Trouver « un système d’équivalence sanitaire avec la Chine »
D’autres freins doivent encore être levés pour asseoir l’attractivité du projet, comme la question de la traversée du territoire russe, où les produits français sont toujours sous embargo. « La traversée de la Russie est autorisée officiellement, mais des risques de blocage de marchandise sont possibles. Nous étudions d’autres hypothèses pour trouver d’autres lignes, via le Kazakhstan notamment, où un déplacement a été organisé au mois de décembre dernier », détaille Daniel Soares. À la question géopolitique s’ajoute une contrainte logistique : l’écartement des voies de chemin de fer n’est pas la même en Russie et en Europe et en Chine. Ce qui nécessite à chaque passage de frontière de transborder les conteneurs, et donc une perte de temps potentielle. Un feu vert financier de la Chine est également indispensable. Pour être une alternative valable face au bateau, le coût des trains labellisés « nouvelles routes de la soie » est en effet subventionné à moitié par les régions chinoises.
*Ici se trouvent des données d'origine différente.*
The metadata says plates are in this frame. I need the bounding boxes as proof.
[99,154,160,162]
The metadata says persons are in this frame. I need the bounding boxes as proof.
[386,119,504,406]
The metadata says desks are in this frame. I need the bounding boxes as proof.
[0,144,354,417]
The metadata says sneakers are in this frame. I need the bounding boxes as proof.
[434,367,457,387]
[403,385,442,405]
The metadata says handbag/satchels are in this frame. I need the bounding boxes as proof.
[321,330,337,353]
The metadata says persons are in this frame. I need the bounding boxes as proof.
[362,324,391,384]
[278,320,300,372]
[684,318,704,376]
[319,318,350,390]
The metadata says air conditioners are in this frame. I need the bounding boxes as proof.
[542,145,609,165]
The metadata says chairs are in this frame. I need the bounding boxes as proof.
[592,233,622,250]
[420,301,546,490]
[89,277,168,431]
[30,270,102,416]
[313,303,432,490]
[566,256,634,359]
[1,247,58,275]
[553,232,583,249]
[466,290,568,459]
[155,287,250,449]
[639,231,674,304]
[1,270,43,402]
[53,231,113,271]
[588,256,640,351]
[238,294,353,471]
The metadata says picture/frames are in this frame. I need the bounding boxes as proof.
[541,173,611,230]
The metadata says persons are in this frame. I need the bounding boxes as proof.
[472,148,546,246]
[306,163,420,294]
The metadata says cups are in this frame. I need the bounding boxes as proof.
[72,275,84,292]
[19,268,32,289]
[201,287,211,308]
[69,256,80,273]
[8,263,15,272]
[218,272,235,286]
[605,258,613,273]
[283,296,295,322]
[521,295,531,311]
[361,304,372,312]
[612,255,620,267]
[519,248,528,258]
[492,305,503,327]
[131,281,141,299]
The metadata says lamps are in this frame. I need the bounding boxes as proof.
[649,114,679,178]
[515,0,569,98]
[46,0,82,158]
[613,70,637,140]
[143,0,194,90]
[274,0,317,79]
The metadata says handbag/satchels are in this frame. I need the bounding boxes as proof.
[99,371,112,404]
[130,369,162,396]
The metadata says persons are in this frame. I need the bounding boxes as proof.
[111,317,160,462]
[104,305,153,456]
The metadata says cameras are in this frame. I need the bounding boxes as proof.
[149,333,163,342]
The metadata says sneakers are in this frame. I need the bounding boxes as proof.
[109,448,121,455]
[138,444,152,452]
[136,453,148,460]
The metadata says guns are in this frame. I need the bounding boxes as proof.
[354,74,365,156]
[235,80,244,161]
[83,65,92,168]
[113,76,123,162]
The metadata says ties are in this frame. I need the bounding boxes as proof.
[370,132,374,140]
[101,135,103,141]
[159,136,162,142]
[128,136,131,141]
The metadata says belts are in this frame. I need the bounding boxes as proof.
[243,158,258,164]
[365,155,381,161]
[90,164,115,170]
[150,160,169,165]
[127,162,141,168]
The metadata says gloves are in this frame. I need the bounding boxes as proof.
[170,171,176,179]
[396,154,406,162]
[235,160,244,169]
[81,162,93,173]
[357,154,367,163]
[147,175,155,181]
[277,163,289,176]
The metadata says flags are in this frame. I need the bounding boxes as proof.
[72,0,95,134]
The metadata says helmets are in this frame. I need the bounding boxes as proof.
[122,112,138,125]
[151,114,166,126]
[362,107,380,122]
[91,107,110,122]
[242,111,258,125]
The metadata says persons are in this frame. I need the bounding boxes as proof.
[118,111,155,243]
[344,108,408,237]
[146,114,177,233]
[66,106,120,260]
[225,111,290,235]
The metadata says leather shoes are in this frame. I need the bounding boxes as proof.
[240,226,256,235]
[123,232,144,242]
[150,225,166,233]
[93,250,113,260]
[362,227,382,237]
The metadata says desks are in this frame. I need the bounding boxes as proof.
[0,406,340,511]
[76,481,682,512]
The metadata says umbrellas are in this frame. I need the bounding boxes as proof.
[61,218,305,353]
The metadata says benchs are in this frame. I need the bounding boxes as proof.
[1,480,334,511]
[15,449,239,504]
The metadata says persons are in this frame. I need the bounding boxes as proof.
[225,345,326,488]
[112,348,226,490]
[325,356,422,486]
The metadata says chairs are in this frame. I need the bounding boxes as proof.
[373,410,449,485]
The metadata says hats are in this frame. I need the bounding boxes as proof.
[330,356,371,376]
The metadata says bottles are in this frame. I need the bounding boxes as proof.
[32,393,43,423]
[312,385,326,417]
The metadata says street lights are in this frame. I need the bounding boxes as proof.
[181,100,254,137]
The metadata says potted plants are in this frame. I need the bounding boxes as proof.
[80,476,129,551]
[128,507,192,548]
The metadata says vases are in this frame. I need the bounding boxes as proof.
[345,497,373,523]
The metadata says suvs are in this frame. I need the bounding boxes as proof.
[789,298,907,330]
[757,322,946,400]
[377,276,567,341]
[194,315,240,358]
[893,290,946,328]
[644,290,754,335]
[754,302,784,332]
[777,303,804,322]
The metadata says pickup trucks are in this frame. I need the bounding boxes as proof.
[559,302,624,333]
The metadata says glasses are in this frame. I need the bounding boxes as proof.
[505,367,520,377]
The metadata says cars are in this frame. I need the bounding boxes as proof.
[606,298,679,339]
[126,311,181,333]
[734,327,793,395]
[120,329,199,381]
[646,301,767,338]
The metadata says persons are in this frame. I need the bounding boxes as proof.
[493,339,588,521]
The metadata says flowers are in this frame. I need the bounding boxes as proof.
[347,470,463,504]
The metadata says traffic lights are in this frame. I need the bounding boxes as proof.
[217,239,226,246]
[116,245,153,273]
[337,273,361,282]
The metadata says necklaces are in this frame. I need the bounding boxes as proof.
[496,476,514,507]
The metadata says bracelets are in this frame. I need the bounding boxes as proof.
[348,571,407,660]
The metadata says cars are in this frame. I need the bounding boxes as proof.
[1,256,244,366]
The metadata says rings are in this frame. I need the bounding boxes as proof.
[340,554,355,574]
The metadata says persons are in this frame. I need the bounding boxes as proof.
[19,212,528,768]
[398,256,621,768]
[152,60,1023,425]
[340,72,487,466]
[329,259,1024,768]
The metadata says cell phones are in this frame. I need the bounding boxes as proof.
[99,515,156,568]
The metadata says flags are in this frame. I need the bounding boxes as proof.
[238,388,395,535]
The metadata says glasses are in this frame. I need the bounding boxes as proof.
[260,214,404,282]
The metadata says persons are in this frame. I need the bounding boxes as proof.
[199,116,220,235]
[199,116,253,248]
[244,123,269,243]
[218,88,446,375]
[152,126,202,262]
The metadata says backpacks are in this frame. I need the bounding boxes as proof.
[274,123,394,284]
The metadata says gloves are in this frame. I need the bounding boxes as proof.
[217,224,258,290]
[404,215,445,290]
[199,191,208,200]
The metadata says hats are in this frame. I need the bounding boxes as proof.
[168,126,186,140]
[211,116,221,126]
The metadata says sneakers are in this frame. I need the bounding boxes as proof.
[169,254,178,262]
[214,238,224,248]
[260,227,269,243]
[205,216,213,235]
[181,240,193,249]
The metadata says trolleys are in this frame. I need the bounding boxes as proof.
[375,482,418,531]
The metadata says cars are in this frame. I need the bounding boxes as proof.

Il y a enfin la nécessité de trouver « un système d’équivalence sanitaire » avec ce pays pour accélérer l’autorisation de nouveaux produits, explique Carole Ly.
Aujourd’hui les autorisations d’importations de produits agricoles européens vers la Chine sont délivrées par pays et par produits, allongeant considérablement les délais d’exportations. « Pour l’instant, nous n’avons que deux agréments en Chine : la pomme et le kiwi. Nous venons d’obtenir l’échalote il y a peu de temps », explique Daniel Soares. « Une négociation sanitaire prend a minima 5 ans », ajoute-t-il. Avec 20 dossiers actuellement ouverts, concernant aussi bien l’alimentation animale, la viande bovine, ou la poudre de lait, « la Chine est le pays avec lequel nous avons le plus de négociations sanitaires », rappelle d’ailleurs Mme Ly.